- [ESTRATTO DEL DOCUMENTO]:
- - -

3. - Per la cassazione del decreto del Tribunale per i minorenni ha interposto ricorso il M. con atto notificato il 16 dicembre 2006, svolgendo cinque motivi di censura, illustrati con memoria.
L'intimata O.B. ha resistito con controricorso, proponendo a sua volta ricorso incidentale, sulla base di un unico motivo, censurando la mancata statuizione di condanna del M. alle spese da lei sostenute in primo grado.
Motivi della decisione
1. - Preliminarmente, il ricorso principale del M. ed il ricorso incidentale della O. devono essere riuniti, ai sensi dell'art. 335 cod. proc. civ., essendo entrambe le impugnazioni relative al medesimo decreto.
2. - Sempre in via preliminare, deve essere dichiarata irricevibile la documentazione (ricevuta di pagamento del volo aereo Venezia- Vienna, fatture e relazione del servizio di psichiatria infantile) prodotta unitamente al controricorso e al ricorso incidentale, atteso che tali documenti non riguardano nè la nullità del provvedimento impugnato, nè l'ammissibilità del ricorso o del controricorso.
Per lo stesso motivo, non può trovare ingresso nel giudizio di legittimità la relazione del consulente tecnico ausiliario della polizia giudiziaria, prodotta dal ricorrente in via principale al momento del deposito della memoria illustrativa ex art. 378 cod. proc. civ..
3. - Passando all'esame del ricorso principale, con il primo motivo si denuncia violazione ed erronea applicazione dell'art. 13, comma 1, lettera b), e comma 3, della Convenzione de L'Aja 25 ottobre 1980, per omessa valutazione dei rischi connessi al rientro del minore in Slovacchia e per omessa richiesta e valutazione delle informazioni fornite dalle Autorità competenti dello Stato di provenienza del minore.
Ad avviso del ricorrente, il Tribunale per i minorenni non deve basare il giudizio sulla sussistenza delle condizioni ostative al rientro solo sulle proprie autonome sommarie valutazioni e sulle prove fornite dalla parte che si oppone al rientro, ma deve decidere sulla base di una approfondita istruttoria del caso che dovrà necessariamente tenere conto anche delle informazioni sulla situazione sociale del minore fornite dall'autorità centrale o da qualsiasi altra autorità competente dello Stato di residenza abituale (forze di polizia, assistenti sociali), tali informazioni costituendo una indicazione di natura processuale vincolante per il giudice, ancorchè non esclusiva.
Nel caso di specie, non vi sarebbe stato alcun accertamento d'ufficio, da parte del Collegio giudicante, della presenza di eventuali rischi psico-fisici connessi al rimpatrio di M. in Slovacchia. il Tribunale per i minorenni non avrebbe assunto alcuna informazione dallo Stato di residenza del minore volta ad accertare l'idoneità dell'ambiente sociale in cui lo stesso avrebbe fatto rientro, nè ha disposto, d'ufficio, alcun mezzo istruttorio (ad esempio, una c.t.u.) al fine di valutare l'incidenza che il rimpatrio in Slovacchia avrebbe avuto sulla psiche del minore.

- - -

- [COMPITI DA SVOLGERE]:
[a] In quale data il M. ha notificato il ricorso per cassazione secondo la decisione sul rientro del minore?
[b] Trascrivi dalla decisione sul rientro del minore tutto ciò che va da "Per lo stesso" fino a "provenienza del minore.".
[c] Scrivi il seguito della decisione sul rientro del minore, cominciando dopo l'ultima frase riportata.

- - -

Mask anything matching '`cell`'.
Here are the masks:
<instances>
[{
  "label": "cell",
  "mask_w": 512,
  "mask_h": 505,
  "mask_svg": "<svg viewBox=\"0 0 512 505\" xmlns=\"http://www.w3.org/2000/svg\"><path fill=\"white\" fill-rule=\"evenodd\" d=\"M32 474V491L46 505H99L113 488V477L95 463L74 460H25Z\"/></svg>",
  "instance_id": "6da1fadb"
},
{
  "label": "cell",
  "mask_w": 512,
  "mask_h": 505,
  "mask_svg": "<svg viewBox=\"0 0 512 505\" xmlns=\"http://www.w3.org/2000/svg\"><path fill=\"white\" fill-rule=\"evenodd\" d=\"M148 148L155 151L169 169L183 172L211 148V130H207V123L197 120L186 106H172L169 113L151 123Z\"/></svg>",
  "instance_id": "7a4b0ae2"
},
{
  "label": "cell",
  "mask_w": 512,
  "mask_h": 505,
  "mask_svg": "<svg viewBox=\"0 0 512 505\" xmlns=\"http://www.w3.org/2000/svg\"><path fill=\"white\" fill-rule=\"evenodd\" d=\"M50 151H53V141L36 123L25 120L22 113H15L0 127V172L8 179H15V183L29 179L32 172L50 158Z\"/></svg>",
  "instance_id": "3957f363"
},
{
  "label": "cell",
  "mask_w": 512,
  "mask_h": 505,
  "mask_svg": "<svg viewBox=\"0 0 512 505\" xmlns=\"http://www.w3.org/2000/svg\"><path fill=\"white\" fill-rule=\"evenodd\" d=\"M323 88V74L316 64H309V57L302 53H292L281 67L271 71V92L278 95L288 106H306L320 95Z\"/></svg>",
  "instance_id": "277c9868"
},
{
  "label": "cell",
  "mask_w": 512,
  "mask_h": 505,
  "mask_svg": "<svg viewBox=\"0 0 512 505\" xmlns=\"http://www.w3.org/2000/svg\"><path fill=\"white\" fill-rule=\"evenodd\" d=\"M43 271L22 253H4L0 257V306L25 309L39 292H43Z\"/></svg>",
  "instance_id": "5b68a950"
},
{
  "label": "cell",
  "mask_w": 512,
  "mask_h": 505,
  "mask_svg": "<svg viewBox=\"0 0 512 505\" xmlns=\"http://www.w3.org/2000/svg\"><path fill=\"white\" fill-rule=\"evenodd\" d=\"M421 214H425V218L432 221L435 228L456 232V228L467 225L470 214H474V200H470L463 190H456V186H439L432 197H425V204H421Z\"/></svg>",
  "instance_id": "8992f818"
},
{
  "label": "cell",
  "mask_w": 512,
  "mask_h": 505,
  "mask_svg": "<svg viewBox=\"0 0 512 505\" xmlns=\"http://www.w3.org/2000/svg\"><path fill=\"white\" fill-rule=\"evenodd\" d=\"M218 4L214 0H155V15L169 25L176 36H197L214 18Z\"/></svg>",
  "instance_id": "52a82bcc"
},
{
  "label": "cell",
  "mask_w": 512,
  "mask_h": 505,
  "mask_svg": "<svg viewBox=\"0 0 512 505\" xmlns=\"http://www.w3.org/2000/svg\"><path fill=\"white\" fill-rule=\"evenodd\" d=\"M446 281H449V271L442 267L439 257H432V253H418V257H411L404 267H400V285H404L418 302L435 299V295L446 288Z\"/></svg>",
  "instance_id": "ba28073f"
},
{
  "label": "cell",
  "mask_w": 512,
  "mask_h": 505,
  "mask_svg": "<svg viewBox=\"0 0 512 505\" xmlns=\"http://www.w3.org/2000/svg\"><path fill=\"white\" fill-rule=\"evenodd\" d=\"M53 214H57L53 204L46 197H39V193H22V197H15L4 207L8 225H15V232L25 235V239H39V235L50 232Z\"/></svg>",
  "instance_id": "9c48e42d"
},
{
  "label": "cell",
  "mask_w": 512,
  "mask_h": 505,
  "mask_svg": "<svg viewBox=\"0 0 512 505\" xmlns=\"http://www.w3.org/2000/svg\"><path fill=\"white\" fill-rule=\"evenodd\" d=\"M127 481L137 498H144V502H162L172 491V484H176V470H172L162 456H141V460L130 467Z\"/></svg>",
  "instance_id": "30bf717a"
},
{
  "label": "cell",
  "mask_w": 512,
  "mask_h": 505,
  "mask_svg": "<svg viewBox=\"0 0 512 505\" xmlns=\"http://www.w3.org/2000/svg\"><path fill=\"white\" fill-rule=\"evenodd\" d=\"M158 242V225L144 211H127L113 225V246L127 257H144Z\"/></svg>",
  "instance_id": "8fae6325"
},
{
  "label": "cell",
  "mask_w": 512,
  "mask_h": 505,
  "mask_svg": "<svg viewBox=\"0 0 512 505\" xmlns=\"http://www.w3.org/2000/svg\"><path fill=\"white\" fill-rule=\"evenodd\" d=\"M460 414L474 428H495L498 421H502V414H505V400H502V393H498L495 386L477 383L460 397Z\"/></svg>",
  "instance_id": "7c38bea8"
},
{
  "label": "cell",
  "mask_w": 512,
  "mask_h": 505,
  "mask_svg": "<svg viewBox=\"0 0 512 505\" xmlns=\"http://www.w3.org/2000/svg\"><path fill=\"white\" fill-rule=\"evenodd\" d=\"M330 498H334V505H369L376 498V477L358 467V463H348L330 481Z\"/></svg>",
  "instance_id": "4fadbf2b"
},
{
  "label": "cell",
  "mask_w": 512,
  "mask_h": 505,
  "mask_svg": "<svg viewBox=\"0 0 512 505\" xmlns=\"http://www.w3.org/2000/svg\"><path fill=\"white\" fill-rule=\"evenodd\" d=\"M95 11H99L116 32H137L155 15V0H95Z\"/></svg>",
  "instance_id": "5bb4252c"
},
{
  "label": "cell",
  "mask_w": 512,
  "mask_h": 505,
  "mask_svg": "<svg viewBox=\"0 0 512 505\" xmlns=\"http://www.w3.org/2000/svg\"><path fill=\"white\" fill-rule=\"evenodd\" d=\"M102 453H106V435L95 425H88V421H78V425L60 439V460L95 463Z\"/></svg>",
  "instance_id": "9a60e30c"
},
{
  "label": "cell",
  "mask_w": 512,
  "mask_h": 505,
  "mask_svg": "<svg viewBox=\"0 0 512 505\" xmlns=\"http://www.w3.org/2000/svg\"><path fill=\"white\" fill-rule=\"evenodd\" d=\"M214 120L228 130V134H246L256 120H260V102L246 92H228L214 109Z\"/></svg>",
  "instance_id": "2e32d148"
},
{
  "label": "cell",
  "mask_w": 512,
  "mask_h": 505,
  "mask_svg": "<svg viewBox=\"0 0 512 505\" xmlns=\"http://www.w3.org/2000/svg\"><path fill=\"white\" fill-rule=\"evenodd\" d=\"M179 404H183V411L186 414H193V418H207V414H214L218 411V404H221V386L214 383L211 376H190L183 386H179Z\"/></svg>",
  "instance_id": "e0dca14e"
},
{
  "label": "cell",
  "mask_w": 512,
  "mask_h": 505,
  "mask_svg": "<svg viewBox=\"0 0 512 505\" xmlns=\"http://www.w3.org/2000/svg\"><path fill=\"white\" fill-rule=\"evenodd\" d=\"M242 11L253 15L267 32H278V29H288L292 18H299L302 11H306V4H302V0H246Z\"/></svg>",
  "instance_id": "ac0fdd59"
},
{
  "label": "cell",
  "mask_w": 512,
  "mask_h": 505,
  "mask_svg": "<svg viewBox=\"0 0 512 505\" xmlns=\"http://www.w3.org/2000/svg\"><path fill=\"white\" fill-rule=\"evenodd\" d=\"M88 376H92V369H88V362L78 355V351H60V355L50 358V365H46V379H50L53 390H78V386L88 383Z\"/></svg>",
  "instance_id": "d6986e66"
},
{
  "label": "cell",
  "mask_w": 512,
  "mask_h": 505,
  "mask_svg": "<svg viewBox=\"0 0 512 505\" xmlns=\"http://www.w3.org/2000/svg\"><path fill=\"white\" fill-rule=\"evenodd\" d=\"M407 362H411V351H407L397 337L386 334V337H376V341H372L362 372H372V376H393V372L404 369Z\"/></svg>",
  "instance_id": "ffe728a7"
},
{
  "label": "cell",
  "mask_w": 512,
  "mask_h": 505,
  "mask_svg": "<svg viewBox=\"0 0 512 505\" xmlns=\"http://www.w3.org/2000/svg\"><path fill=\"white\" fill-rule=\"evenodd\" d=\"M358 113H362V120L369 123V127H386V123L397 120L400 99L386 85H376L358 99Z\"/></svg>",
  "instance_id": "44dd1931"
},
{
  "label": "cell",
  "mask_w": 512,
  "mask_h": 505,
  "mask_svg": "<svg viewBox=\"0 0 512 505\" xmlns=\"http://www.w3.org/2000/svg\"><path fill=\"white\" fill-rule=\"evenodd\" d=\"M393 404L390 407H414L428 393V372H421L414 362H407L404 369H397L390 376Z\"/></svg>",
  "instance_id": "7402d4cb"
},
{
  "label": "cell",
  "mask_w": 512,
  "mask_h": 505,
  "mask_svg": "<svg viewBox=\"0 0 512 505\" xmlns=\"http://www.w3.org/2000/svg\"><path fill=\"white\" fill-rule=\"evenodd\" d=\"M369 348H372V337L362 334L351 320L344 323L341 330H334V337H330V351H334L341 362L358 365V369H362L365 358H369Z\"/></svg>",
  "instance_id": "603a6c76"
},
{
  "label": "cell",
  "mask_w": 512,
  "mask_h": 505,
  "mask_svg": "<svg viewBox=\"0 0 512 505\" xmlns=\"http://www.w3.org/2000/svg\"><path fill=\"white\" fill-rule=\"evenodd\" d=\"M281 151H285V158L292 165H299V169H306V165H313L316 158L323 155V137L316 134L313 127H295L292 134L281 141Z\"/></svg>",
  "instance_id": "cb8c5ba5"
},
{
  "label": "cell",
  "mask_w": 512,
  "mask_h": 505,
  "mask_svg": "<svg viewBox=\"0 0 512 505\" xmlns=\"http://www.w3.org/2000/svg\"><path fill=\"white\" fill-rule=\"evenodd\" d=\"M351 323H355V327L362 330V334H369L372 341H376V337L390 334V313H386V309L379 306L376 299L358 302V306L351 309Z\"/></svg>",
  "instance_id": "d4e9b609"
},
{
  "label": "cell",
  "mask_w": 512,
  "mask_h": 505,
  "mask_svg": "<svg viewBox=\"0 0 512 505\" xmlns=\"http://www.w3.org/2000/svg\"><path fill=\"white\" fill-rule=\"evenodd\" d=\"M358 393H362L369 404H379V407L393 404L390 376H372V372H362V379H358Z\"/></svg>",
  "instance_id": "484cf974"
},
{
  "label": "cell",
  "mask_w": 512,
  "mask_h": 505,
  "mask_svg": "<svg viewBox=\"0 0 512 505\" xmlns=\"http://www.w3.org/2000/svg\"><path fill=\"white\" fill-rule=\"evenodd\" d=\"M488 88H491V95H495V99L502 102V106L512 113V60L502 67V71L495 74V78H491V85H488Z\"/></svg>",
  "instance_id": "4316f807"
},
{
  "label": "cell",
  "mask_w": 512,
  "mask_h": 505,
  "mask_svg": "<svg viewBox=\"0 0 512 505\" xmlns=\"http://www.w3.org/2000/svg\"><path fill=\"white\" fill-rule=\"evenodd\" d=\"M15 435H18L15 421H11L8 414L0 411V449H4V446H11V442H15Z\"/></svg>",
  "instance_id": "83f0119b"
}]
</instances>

- - -

- [RISULTATI DELL'ESERCIZIO]:
[a] Il 16 dicembre 2006.

[b]
Per lo stesso motivo, non può trovare ingresso nel giudizio di legittimità la relazione del consulente tecnico ausiliario della polizia giudiziaria, prodotta dal ricorrente in via principale al momento del deposito della memoria illustrativa ex art. 378 cod. proc. civ..
3. - Passando all'esame del ricorso principale, con il primo motivo si denuncia violazione ed erronea applicazione dell'art. 13, comma 1, lettera b), e comma 3, della Convenzione de L'Aja 25 ottobre 1980, per omessa valutazione dei rischi connessi al rientro del minore in Slovacchia e per omessa richiesta e valutazione delle informazioni fornite dalle Autorità competenti dello Stato di provenienza del minore.

[c]
Del resto, il padre aveva rappresentato al Collegio veneziano che M., se fosse stato costretto a far ritorno in Slovacchia dalla madre avrebbe dovuto trasferirsi presso l'abitazione del nuovo compagno di quest'ultima - con il quale non aveva un rapporto positivo - nella lontana ...omissis..., nell'est della Slovacchia, quasi ai confini con l'Ucraina, in una terra sperduta dove il tasso di disoccupazione supera soglie del 50% e non vi sono prospettive per una equilibrata crescita educativa, intellettuale ed affettiva di un bambino. Inoltre, il trasferimento del minore nella nuova realtà, distante oltre 300 km. di strade impervie e disagiate dal paese di origine di M., avrebbe reso oltremodo difficile, se non impossibile, la frequentazione di quest'ultimo con il padre.
Infine, nel valutare l'opportunità di disporre il rientro del minore in Slovacchia, il Tribunale per i minorenni avrebbe dovuto tenere in debito conto il fatto che M., che già conosceva bene l'Italia per averci sempre trascorso ampi periodi di vacanza e le festività insieme al padre, si era ormai perfettamente inserito nella realtà patavina (frequentando la parrocchia, praticando sport di gruppo e iscrivendosi alla quinta elementare).
Conclusivamente, il ricorrente formula il seguente quesito di diritto: "Qualora sussista per il minore il fondato rischio di essere esposto, per il fatto del suo ritorno nel paese di origine, a pericoli psichici o comunque di trovarsi in una situazione di intollerabile disagio, l'Autorità giudiziaria dello Stato richiesto può prescindere dalle informazioni fornite dalle Autorità competenti dello Stato di residenza del minore e dal compimento di una c.t.u. per valutare il complesso degli elementi offerti dalle parti e acquisiti d'ufficio a tali, scopo?". 3.1. - Il motivo è privo di fondamento.
Nel procedimento in tema di sottrazione internazionale del minore, previsto dalla Convenzione de L'Aja del 25 ottobre 1980, resa esecutiva con la legge di autorizzazione alla ratifica 15 gennaio 1994, n. 64, l'art. 13 del testo internazionale introduce alcune deroghe al dovere dello Stato, che ne sia richiesto, di ordinare l'immediato rientro del minore nel proprio Stato di residenza abituale, concernenti, tra l'altro, l'ipotesi in cui la persona o l'ente che si oppone al ritorno dimostri che esiste un rischio grave per il minore, implicando il relativo accertamento un'indagine di fatto, riservata al giudice del merito, censurabile in sede di legittimità soltanto se non congruamente e logicamente motivata.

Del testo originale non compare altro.